* WORK REQUIRED: Transcribe the tail of the listing: start at the line containing "Across the items listed as" and stop after the last line, keeping every character as is and adding nothing.

--- BEGIN ---

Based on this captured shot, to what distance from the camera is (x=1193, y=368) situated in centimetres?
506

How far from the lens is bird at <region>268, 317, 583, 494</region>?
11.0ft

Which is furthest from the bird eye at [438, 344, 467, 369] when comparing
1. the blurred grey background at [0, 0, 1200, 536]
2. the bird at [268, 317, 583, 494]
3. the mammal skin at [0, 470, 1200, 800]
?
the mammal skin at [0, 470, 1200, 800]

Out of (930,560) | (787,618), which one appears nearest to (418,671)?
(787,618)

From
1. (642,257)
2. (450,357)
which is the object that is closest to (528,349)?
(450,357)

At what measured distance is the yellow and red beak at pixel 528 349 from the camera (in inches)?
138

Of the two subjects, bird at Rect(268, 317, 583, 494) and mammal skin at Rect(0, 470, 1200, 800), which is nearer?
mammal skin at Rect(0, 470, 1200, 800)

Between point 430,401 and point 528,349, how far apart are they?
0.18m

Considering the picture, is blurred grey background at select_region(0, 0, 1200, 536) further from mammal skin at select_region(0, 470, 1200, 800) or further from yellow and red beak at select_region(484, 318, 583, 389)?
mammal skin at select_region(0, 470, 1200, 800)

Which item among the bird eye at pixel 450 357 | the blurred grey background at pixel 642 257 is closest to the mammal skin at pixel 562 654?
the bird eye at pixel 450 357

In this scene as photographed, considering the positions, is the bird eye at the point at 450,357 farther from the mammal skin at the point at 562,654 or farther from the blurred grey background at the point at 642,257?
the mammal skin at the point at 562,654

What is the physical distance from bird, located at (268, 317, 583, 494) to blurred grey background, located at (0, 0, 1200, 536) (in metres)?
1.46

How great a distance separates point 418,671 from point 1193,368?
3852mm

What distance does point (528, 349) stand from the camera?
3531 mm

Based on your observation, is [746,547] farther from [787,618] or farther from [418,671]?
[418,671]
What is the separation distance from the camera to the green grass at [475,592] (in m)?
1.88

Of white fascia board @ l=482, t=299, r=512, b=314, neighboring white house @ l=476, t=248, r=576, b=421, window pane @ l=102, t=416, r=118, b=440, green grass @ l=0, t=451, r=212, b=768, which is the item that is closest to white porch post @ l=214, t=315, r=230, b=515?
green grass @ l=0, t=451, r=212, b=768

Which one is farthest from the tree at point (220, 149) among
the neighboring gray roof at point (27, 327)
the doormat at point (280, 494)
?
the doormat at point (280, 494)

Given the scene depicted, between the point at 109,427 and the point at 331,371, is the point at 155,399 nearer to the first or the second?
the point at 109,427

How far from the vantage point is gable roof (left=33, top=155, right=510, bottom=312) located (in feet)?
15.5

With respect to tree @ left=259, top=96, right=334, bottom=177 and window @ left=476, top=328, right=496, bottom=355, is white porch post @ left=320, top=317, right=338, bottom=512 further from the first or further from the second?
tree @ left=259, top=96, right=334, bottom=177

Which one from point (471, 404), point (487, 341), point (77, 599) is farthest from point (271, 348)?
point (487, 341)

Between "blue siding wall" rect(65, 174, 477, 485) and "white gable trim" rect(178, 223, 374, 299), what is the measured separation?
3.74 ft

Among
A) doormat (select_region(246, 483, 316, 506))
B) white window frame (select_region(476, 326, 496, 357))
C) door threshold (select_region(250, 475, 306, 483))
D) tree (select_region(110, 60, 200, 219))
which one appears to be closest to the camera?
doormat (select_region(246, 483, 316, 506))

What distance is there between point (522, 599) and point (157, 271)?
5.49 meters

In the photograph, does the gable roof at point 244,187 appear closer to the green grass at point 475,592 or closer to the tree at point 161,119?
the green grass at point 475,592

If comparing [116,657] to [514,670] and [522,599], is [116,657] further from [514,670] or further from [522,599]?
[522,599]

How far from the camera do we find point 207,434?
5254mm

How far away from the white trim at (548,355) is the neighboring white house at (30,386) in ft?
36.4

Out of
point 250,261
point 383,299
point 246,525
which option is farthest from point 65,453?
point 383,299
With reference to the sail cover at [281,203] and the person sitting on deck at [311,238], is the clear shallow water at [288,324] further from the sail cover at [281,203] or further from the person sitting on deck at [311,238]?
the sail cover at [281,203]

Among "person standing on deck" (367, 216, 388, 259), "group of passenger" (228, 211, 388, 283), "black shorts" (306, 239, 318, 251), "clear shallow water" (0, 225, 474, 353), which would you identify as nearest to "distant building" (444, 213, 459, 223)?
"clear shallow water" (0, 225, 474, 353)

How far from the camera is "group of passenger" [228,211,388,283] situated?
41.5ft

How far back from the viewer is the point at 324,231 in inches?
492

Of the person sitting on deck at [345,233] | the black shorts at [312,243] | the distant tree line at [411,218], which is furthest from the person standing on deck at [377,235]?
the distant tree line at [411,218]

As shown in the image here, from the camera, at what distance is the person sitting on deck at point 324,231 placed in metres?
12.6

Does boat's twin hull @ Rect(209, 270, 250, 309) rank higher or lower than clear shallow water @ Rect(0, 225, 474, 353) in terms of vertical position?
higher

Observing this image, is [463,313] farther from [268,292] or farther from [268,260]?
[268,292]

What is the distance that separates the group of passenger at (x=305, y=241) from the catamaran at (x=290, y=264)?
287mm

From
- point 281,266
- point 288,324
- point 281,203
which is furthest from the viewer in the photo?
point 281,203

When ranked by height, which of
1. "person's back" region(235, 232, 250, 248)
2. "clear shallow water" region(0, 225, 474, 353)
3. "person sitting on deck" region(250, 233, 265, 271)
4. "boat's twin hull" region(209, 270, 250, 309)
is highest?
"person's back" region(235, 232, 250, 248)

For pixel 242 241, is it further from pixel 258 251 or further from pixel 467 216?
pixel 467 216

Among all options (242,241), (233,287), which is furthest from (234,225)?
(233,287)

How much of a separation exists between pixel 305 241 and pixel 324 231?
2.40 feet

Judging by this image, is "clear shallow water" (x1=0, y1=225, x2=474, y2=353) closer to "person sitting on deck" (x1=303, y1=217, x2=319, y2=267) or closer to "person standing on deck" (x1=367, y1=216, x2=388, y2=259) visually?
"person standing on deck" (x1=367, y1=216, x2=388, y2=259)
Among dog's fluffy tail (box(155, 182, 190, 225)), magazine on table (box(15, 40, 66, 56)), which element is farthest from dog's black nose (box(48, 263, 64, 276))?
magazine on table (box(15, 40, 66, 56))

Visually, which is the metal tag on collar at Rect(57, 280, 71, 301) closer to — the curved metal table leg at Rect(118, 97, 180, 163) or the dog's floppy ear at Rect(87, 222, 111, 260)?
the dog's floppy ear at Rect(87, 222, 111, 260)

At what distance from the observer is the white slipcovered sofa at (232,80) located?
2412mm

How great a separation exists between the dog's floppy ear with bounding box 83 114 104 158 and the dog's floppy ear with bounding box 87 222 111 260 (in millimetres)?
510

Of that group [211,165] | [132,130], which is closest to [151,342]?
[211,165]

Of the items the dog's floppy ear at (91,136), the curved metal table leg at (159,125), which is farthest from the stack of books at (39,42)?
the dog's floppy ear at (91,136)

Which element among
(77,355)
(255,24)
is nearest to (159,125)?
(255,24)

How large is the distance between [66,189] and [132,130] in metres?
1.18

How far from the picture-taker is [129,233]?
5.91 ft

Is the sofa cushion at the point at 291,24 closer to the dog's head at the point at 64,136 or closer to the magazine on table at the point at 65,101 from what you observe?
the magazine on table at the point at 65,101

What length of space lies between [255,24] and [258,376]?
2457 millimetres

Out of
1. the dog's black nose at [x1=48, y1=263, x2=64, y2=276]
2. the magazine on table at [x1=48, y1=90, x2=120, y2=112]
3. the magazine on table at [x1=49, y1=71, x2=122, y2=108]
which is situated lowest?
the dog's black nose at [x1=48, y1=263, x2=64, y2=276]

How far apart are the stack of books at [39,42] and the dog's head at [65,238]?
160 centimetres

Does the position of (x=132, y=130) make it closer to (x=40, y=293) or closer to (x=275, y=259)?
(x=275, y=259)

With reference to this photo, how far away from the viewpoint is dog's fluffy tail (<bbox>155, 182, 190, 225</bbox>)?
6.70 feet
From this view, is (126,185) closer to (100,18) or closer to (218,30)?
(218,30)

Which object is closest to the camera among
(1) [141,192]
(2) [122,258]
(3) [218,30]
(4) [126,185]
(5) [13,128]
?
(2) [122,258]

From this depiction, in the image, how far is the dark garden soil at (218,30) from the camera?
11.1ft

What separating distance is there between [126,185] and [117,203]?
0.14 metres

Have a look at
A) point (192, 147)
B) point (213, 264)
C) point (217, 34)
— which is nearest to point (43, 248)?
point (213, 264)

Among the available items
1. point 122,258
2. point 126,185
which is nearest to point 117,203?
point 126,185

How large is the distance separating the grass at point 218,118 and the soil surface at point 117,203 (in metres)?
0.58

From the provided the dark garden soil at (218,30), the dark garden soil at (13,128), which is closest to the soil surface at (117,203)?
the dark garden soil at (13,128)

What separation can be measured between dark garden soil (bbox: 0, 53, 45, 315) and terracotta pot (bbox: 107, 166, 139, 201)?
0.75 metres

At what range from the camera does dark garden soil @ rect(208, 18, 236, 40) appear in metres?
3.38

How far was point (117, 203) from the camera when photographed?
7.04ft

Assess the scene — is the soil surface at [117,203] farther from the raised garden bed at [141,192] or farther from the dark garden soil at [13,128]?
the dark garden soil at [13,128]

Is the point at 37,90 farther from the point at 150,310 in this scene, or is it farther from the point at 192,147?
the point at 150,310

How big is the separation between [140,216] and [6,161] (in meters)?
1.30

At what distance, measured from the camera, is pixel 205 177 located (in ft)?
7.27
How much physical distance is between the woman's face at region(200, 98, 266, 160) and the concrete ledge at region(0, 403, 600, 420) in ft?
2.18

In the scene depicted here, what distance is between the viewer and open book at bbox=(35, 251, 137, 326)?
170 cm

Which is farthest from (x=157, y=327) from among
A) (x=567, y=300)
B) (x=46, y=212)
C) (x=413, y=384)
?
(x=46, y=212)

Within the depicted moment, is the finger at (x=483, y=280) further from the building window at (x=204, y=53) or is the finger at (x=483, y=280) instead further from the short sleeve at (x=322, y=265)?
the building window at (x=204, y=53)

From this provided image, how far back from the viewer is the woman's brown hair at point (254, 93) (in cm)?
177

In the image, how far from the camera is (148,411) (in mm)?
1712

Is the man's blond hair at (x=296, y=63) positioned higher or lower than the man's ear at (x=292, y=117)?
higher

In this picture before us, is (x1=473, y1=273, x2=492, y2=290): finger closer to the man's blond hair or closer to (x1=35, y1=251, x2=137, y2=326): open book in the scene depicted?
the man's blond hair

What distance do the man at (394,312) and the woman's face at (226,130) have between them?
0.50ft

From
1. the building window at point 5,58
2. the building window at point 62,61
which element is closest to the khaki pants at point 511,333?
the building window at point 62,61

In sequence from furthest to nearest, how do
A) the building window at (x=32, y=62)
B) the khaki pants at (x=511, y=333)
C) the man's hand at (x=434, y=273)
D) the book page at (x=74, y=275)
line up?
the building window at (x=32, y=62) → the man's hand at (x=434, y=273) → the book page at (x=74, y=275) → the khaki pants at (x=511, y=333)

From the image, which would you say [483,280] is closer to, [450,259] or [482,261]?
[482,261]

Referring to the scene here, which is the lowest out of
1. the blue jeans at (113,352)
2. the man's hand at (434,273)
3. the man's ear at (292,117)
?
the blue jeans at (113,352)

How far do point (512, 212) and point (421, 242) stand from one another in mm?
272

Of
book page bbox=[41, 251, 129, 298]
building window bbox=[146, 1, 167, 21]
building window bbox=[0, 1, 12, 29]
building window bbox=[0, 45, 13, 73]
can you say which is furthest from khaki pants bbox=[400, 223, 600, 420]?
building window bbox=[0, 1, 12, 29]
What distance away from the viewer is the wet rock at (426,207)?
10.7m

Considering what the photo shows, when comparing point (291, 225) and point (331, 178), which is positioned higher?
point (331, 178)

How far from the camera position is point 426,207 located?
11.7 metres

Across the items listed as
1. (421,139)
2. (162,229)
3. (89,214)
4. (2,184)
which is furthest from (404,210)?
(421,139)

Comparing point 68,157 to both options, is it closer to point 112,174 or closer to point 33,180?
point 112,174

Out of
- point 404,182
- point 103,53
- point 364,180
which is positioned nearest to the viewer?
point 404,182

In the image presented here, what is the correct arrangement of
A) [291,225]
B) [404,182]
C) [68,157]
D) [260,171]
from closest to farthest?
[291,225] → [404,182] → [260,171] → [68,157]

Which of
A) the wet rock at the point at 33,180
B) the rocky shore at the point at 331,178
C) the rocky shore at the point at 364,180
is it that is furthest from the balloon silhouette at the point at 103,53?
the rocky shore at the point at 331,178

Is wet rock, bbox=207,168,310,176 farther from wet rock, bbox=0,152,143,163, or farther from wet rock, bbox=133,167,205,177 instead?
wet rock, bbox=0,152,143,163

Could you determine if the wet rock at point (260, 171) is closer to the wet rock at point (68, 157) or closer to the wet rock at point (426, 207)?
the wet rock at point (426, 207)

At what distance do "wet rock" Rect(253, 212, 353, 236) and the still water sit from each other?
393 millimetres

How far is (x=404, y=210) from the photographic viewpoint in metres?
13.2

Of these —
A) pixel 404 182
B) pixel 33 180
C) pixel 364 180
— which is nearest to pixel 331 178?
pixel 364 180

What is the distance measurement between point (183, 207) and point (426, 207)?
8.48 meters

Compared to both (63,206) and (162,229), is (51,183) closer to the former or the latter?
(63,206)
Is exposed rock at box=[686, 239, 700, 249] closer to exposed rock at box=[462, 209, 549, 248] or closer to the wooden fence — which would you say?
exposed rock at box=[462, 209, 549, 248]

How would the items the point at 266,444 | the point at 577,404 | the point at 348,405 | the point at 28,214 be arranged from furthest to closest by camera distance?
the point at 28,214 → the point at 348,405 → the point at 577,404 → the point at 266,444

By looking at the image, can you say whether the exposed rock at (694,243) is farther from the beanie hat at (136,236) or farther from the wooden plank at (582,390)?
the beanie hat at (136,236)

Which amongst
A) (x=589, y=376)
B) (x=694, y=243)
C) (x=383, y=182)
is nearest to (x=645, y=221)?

--- END ---

* OUTPUT FOR THIS EXERCISE:
Across the items listed as
1. (421,139)
2. (162,229)
3. (89,214)
4. (2,184)
which is furthest from (404,210)?
(421,139)

Comparing point 68,157 to both options, is it closer to point 112,174 or closer to point 33,180?
point 112,174

Out of
- point 404,182
- point 103,53
- point 364,180
which is positioned nearest to the viewer?
point 404,182

In the image presented here, what is the correct arrangement of
A) [291,225]
B) [404,182]
C) [68,157]
D) [260,171]
from closest to farthest?
[291,225] → [404,182] → [260,171] → [68,157]

Which of
A) the wet rock at the point at 33,180
B) the rocky shore at the point at 331,178
C) the rocky shore at the point at 364,180
is it that is furthest from the balloon silhouette at the point at 103,53?
the rocky shore at the point at 331,178

Is wet rock, bbox=207,168,310,176 farther from wet rock, bbox=0,152,143,163, or farther from wet rock, bbox=133,167,205,177 instead?
wet rock, bbox=0,152,143,163

Could you determine if the wet rock at point (260, 171) is closer to the wet rock at point (68, 157) or closer to the wet rock at point (426, 207)?
the wet rock at point (426, 207)

At what distance do "wet rock" Rect(253, 212, 353, 236) and the still water sit from each other?
393 millimetres

How far is (x=404, y=210) from the photographic viewpoint in metres?
13.2

Of these —
A) pixel 404 182
B) pixel 33 180
C) pixel 364 180
— which is nearest to pixel 331 178?
pixel 364 180

What is the distance measurement between point (183, 207) and point (426, 207)?
8.48 meters

Compared to both (63,206) and (162,229), is (51,183) closer to the former or the latter?
(63,206)
Is exposed rock at box=[686, 239, 700, 249] closer to exposed rock at box=[462, 209, 549, 248] or closer to the wooden fence — which would you say?
exposed rock at box=[462, 209, 549, 248]

How would the items the point at 266,444 | the point at 577,404 | the point at 348,405 | the point at 28,214 be arranged from furthest to closest by camera distance?
the point at 28,214 → the point at 348,405 → the point at 577,404 → the point at 266,444

By looking at the image, can you say whether the exposed rock at (694,243) is farther from the beanie hat at (136,236) or farther from the wooden plank at (582,390)?
the beanie hat at (136,236)

Which amongst
A) (x=589, y=376)
B) (x=694, y=243)
C) (x=383, y=182)
is nearest to (x=645, y=221)?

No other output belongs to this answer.